PATHTRACER: GLOBAL ILLUMINATION

Rachel Bhadra

OVERVIEW

In this project, I implemented a pathtracer which renders images using global illumination. In order to do so, rays are casted from the camera through each pixel with the intent of locating an intersection point. We locate these intersections using the Moller Trombore algorithm for triangles, and the sphere intersection equation for spheres. To drastically improve the efficiency of this process, we implement a bounding volume hierarchy (BVH) to recursively split the bounding box into more managable subsets for intersection testing. Once we find the intersection point, we can cast sample rays to each light in the scene in order to generate direct lighting. We can then bounce these rays recursively to generate indirect lighting, allowing for global illumination. Finally, we improve the efficiency of the overall algorithm using adaptive sampling, which takes advantage of the fact that some pixels converge earlier than others.

PART 1: RAY GENERATION AND SCENE INTERSECTION

Task 1: Filling in the Sample Loop

Given the origin (x, y) of a pixel, a set number (ns_aa) of camera rays are generated and traced through the scene. For each sample, a random offset is generated using the gridsampler->get_sample() function. If the number of samples is one, however, the offset is set to be (0.5, 0.5). This offset is added to the origin point of the pixel. This point is then normalized to the appropriate range of [0, 1]^2 by dividing the x and y values by the pixel buffer width and height, respectively. This sample point then gets passed into generate_ray in camera.cpp. This function, which will be implemented in task 2, generates the appropriate ray, which is then passed into est_radiance_global_illumination. This function, as the name suggests, evaluates the rays radiance. This radiance is then stored in a spectrum. Every sample will produce a radiance value which will be added to this spectrum, which is then returned.

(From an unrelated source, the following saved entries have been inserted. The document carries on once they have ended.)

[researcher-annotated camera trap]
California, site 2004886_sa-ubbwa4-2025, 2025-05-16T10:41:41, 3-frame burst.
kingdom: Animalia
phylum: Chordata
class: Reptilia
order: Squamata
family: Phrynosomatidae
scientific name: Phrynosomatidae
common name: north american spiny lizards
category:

Task 2: Generating Camera Rays

The Camera::generate_ray function is used in the previous part to get a ray from a given sample point. The bottom left and top right points are first calculated as

Vector3D(-tan(radians(hFov)*.5), -tan(radians(vFov)*.5),-1)
Vector3D( tan(radians(hFov)*.5),  tan(radians(vFov)*.5),-1)

We can then linearly interpolate these two points with the input point in order to scale the sample to the size of the sensor plane. We can then return Ray(pos, c2w * Vector3D(sx, sy, -1)), were sx and sy are the x and y values of the interpolated point. The c2w transform converts the vector to world space.

Task 3: Intersecting Triangles

In this section, we implement ray-triangle intersection using the Moller Trumbore algorithm from lecture, pictured below.

Moller Trumbore

We first define each of the variables specified in the algorithm. We can then use dot products to calculate the [t b1 b2] matrix. Now we have the t value, as well as the first two barycentric coordinates. As we know from project 1, we can calculate the third barycentric coordinate b3 as 1 - b1 - b2. If any of the barycentric corrdinates are outside the (0, 1) range, or if the t value is outside the (min_t, max_t) range of the given ray, we return false. Otherwise, we update the ray's max_t to the new t value, set the surface normal at the hit point as the interpolation between the barycentric coordinates and the per-vertex mesh normals, and return true.

Task 4: Intersecting Spheres

In this section, we implement sphere-triangle intersection using the quadratic formula. The relevant lecture slide is pictured below.

Sphere intersection

We first implement Sphere::test() as a helper function, defining the variables a, b, and c as specified in the algorithm. We can then calculate the determinant, and if it is negative we immediately return false. Then the quadratic formula is used to calculate t1 and t2. We return that these values are in the appropriate range (min_t, max_t) and that at least the larger of the two (t2) is nonnegative. Now we move on to the intersect functions. We call the test function; if it returns true, the new t value can be assigned to ray.max_t. If t1 > 0, t = t1, otherwise t = t2. We know t2 must be positive because of the check in the helper function. If there is an intersection argument (i), we normalize r.o + r.d * t - o and set that value as i->n.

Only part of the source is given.